(Scene-based reasoning records)
=======

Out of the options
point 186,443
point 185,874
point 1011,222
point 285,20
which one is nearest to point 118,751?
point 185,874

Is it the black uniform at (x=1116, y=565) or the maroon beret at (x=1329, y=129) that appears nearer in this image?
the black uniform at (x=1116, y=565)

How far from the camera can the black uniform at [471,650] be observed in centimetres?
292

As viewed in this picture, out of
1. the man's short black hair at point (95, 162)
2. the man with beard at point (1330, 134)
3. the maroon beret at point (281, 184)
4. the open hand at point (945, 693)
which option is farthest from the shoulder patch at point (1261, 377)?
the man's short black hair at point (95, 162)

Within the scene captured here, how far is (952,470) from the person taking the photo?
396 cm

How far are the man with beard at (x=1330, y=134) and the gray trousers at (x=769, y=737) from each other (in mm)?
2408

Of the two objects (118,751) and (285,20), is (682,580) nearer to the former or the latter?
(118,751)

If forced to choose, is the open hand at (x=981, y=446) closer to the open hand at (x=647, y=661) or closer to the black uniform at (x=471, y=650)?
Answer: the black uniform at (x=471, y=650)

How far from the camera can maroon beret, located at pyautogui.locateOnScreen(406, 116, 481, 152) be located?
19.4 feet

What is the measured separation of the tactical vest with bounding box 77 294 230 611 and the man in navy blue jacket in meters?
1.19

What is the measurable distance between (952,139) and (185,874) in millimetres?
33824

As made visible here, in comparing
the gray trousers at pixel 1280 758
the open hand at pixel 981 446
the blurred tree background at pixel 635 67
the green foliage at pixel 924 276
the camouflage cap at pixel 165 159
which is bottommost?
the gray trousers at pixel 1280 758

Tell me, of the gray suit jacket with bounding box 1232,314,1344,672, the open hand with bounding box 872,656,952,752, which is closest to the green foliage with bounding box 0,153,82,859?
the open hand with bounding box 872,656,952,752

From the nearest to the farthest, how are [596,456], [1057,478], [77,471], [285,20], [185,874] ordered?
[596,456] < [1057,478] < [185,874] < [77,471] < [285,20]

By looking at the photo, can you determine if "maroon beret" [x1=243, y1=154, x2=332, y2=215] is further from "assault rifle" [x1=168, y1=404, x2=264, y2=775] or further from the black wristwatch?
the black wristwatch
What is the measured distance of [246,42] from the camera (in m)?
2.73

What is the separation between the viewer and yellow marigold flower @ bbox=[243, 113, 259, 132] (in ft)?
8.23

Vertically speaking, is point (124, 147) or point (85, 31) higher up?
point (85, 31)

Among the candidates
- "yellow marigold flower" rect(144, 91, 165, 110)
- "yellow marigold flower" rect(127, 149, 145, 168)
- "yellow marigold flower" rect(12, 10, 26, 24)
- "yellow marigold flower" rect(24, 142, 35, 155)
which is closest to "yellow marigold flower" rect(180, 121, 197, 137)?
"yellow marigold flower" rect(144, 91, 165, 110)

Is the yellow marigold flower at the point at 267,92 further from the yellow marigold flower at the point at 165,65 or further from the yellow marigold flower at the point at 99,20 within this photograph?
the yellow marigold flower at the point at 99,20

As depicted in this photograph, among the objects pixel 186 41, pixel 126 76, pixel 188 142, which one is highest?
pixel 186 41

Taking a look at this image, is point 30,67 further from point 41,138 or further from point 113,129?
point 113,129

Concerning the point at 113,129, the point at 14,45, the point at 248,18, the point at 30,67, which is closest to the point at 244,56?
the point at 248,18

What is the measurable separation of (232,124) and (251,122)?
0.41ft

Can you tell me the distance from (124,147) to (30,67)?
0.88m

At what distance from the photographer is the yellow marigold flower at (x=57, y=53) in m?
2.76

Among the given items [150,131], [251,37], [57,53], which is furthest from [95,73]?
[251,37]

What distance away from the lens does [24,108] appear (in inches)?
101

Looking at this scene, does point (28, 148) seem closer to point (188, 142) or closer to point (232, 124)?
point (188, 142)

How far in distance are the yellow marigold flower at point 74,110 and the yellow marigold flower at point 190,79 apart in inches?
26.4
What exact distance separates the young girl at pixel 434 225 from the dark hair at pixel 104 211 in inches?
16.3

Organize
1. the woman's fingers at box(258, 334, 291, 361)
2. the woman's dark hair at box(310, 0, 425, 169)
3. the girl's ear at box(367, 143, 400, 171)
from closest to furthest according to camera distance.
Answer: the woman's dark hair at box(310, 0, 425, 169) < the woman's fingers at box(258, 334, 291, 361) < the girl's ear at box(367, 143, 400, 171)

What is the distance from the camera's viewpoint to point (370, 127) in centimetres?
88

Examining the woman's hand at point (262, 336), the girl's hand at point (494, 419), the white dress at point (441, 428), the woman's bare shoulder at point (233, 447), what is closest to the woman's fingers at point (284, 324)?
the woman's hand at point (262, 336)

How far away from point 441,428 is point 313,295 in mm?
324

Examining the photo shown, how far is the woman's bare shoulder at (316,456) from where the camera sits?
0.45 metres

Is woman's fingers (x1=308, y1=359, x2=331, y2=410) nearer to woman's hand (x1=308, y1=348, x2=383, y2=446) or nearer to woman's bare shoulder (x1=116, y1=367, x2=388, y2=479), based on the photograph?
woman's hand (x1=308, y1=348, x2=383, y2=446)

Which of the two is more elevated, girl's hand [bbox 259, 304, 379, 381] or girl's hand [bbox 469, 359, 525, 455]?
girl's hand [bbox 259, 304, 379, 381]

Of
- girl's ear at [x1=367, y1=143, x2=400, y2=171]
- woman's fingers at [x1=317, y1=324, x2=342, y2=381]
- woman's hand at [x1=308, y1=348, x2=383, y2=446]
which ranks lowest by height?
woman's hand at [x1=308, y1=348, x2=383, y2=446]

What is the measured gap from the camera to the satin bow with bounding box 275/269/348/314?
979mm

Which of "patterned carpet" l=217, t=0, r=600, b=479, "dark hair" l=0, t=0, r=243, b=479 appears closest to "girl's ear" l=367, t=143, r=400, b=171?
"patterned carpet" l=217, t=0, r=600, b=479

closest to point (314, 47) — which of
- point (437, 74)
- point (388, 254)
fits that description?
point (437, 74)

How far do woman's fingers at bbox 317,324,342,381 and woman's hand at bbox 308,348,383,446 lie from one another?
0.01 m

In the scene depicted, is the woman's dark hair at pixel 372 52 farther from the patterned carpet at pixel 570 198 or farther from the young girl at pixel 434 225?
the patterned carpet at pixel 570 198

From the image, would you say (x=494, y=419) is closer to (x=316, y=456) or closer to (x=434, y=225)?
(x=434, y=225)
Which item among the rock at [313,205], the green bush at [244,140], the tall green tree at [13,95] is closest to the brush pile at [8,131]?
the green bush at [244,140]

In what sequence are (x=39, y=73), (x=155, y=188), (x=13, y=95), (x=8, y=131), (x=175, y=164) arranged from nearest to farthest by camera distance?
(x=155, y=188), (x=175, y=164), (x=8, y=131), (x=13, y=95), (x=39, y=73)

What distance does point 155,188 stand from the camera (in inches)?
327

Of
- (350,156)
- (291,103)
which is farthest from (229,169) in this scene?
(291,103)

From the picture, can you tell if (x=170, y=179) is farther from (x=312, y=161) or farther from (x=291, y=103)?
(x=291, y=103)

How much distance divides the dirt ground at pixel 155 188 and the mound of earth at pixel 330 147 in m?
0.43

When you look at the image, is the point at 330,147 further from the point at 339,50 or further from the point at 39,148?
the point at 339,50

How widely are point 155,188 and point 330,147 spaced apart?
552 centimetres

=======

## AIM:
Pull out each record as written and restate it exactly.

## THE ANSWER:
Out of the options
point 186,443
point 185,874
point 1011,222
point 285,20
which one is nearest to point 118,751?
point 185,874

Is it the black uniform at (x=1116, y=565) or the maroon beret at (x=1329, y=129) that appears nearer in this image?
the black uniform at (x=1116, y=565)

How far from the camera can the black uniform at [471,650] be observed in centimetres?
292

As viewed in this picture, out of
1. the man's short black hair at point (95, 162)
2. the man with beard at point (1330, 134)
3. the maroon beret at point (281, 184)
4. the open hand at point (945, 693)
which option is farthest from the shoulder patch at point (1261, 377)?
the man's short black hair at point (95, 162)

Within the scene captured here, how far is (952,470) from the person taking the photo?
396 cm

How far are the man with beard at (x=1330, y=134) and the gray trousers at (x=769, y=737) from each other (in mm)?
2408

Of the two objects (118,751) and (285,20), is (682,580) nearer to the former or the latter?
(118,751)

If forced to choose, is the open hand at (x=981, y=446) closer to the open hand at (x=647, y=661) or closer to the black uniform at (x=471, y=650)?
Answer: the black uniform at (x=471, y=650)

How far from the camera can maroon beret, located at pyautogui.locateOnScreen(406, 116, 481, 152) be located?
19.4 feet

What is the measured separation of the tactical vest with bounding box 77 294 230 611 and the man in navy blue jacket in meters?
1.19

What is the measurable distance between (952,139) and (185,874) in millimetres?
33824

As made visible here, in comparing
the gray trousers at pixel 1280 758
the open hand at pixel 981 446
the blurred tree background at pixel 635 67
the green foliage at pixel 924 276
the camouflage cap at pixel 165 159
which is bottommost?
the gray trousers at pixel 1280 758

Tell me, of the gray suit jacket with bounding box 1232,314,1344,672, the open hand with bounding box 872,656,952,752, which is closest to the green foliage with bounding box 0,153,82,859?
the open hand with bounding box 872,656,952,752

From the nearest to the farthest, how are [596,456], [1057,478], [77,471], [285,20], [185,874] ordered?
[596,456] < [1057,478] < [185,874] < [77,471] < [285,20]

By looking at the photo, can you determine if "maroon beret" [x1=243, y1=154, x2=332, y2=215] is further from "assault rifle" [x1=168, y1=404, x2=264, y2=775] or further from the black wristwatch?
the black wristwatch
What is the measured distance of [246,42] from the camera (in m)?
2.73

What is the separation between the viewer and yellow marigold flower @ bbox=[243, 113, 259, 132] (in ft)?
8.23

Vertically speaking, is point (124, 147) or point (85, 31) higher up?
point (85, 31)

Among the candidates
- "yellow marigold flower" rect(144, 91, 165, 110)
- "yellow marigold flower" rect(127, 149, 145, 168)
- "yellow marigold flower" rect(12, 10, 26, 24)
- "yellow marigold flower" rect(24, 142, 35, 155)
which is closest to "yellow marigold flower" rect(180, 121, 197, 137)?
"yellow marigold flower" rect(144, 91, 165, 110)

Is the yellow marigold flower at the point at 267,92 further from the yellow marigold flower at the point at 165,65 or further from the yellow marigold flower at the point at 99,20 within this photograph?
the yellow marigold flower at the point at 99,20

As depicted in this photograph, among the objects pixel 186 41, pixel 126 76, pixel 188 142, which one is highest?
pixel 186 41

Taking a look at this image, is point 30,67 further from point 41,138 or further from point 113,129?
point 113,129

Concerning the point at 113,129, the point at 14,45, the point at 248,18, the point at 30,67, which is closest to the point at 244,56?
the point at 248,18

What is the measurable separation of (232,124) and (251,122)?
0.41ft

Can you tell me the distance from (124,147) to (30,67)?
0.88m

At what distance from the photographer is the yellow marigold flower at (x=57, y=53) in m?
2.76

Among the given items [150,131], [251,37], [57,53], which is furthest from [95,73]?
[251,37]

What distance away from the lens does [24,108] appear (in inches)?
101

Looking at this scene, does point (28, 148) seem closer to point (188, 142) or closer to point (232, 124)?
point (188, 142)

How far in distance are the yellow marigold flower at point 74,110 and the yellow marigold flower at point 190,79 apart in inches?
26.4
What exact distance separates the young girl at pixel 434 225 from the dark hair at pixel 104 211 in inches?
16.3

Organize
1. the woman's fingers at box(258, 334, 291, 361)
2. the woman's dark hair at box(310, 0, 425, 169)
3. the girl's ear at box(367, 143, 400, 171)
from closest to furthest according to camera distance.
Answer: the woman's dark hair at box(310, 0, 425, 169) < the woman's fingers at box(258, 334, 291, 361) < the girl's ear at box(367, 143, 400, 171)

What is the distance from the camera's viewpoint to point (370, 127) in centimetres?
88

Examining the woman's hand at point (262, 336), the girl's hand at point (494, 419), the white dress at point (441, 428), the woman's bare shoulder at point (233, 447), what is closest to the woman's fingers at point (284, 324)?
the woman's hand at point (262, 336)

How far away from point 441,428 is point 313,295 in mm?
324

Examining the photo shown, how far is the woman's bare shoulder at (316,456) from where the camera sits?
0.45 metres

Is woman's fingers (x1=308, y1=359, x2=331, y2=410) nearer to woman's hand (x1=308, y1=348, x2=383, y2=446) or nearer to woman's bare shoulder (x1=116, y1=367, x2=388, y2=479), based on the photograph?
woman's hand (x1=308, y1=348, x2=383, y2=446)

Which of the two is more elevated, girl's hand [bbox 259, 304, 379, 381] or girl's hand [bbox 469, 359, 525, 455]?
girl's hand [bbox 259, 304, 379, 381]

Of
- girl's ear at [x1=367, y1=143, x2=400, y2=171]
- woman's fingers at [x1=317, y1=324, x2=342, y2=381]
- woman's hand at [x1=308, y1=348, x2=383, y2=446]
which ranks lowest by height?
woman's hand at [x1=308, y1=348, x2=383, y2=446]

What is the measured gap from the camera to the satin bow with bounding box 275/269/348/314?
979mm

Which of "patterned carpet" l=217, t=0, r=600, b=479, "dark hair" l=0, t=0, r=243, b=479 appears closest to "girl's ear" l=367, t=143, r=400, b=171?
"patterned carpet" l=217, t=0, r=600, b=479

closest to point (314, 47) — which of
- point (437, 74)
- point (388, 254)
fits that description?
point (437, 74)

How far do woman's fingers at bbox 317,324,342,381 and woman's hand at bbox 308,348,383,446 lie from one another?
0.01 m

In the scene depicted, is the woman's dark hair at pixel 372 52 farther from the patterned carpet at pixel 570 198 or farther from the young girl at pixel 434 225?
the patterned carpet at pixel 570 198

From the image, would you say (x=494, y=419) is closer to (x=316, y=456) or closer to (x=434, y=225)?
(x=434, y=225)
Which item among the rock at [313,205], the green bush at [244,140], the tall green tree at [13,95] is closest to the brush pile at [8,131]?
the green bush at [244,140]

In what sequence are (x=39, y=73), (x=155, y=188), (x=13, y=95), (x=8, y=131), (x=175, y=164) arranged from nearest to farthest by camera distance?
(x=155, y=188), (x=175, y=164), (x=8, y=131), (x=13, y=95), (x=39, y=73)

What distance does point 155,188 stand from the camera (in inches)?
327

Of
- (350,156)
- (291,103)
which is farthest from (229,169) in this scene?
(291,103)

From the picture, can you tell if (x=170, y=179) is farther from (x=312, y=161) or farther from (x=291, y=103)?
(x=291, y=103)

How much distance divides the dirt ground at pixel 155 188 and the mound of earth at pixel 330 147 in m?
0.43

When you look at the image, is the point at 330,147 further from the point at 339,50 or further from the point at 39,148?
the point at 339,50

How widely are point 155,188 and point 330,147 spaced apart?
552 centimetres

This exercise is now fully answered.